■ SHORT PROBLEM
Write out each line beneath this one exactly as it reads.
-- begin --
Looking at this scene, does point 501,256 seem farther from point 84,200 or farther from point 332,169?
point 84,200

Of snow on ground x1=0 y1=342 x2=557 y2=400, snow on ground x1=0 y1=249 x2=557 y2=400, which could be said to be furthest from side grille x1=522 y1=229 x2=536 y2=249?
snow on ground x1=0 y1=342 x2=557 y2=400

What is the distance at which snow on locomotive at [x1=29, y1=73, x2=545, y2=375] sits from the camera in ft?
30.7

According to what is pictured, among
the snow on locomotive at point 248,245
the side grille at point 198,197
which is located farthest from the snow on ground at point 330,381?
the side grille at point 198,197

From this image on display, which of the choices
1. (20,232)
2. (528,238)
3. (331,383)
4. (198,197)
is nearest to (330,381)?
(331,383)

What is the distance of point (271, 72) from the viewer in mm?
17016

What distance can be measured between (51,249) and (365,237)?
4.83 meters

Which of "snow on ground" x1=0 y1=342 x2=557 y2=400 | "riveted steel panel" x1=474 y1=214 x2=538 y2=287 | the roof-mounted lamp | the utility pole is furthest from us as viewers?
-- end --
■ OUTPUT OF THE TASK
Looking at this scene, does point 501,256 seem farther from point 84,200 or farther from point 332,169?
point 84,200

Of snow on ground x1=0 y1=342 x2=557 y2=400, snow on ground x1=0 y1=249 x2=557 y2=400, which could be said to be furthest from side grille x1=522 y1=229 x2=536 y2=249?
snow on ground x1=0 y1=342 x2=557 y2=400

What is the distance at which snow on locomotive at [x1=29, y1=73, x2=545, y2=375] sits from the camera in ft?
30.7

According to what is pictured, among
the snow on locomotive at point 248,245
the side grille at point 198,197
which is located farthest from the snow on ground at point 330,381?
the side grille at point 198,197

From this image on display, which of the choices
1. (20,232)
2. (528,238)
3. (331,383)
4. (198,197)
is nearest to (330,381)?
(331,383)

What is the distance of point (271, 72) from the viewer in mm?
17016

What distance can be measured between (51,249) and (365,237)?
4.83 meters

Which of "snow on ground" x1=0 y1=342 x2=557 y2=400 | "riveted steel panel" x1=474 y1=214 x2=538 y2=287 | the roof-mounted lamp | the utility pole is furthest from us as viewers?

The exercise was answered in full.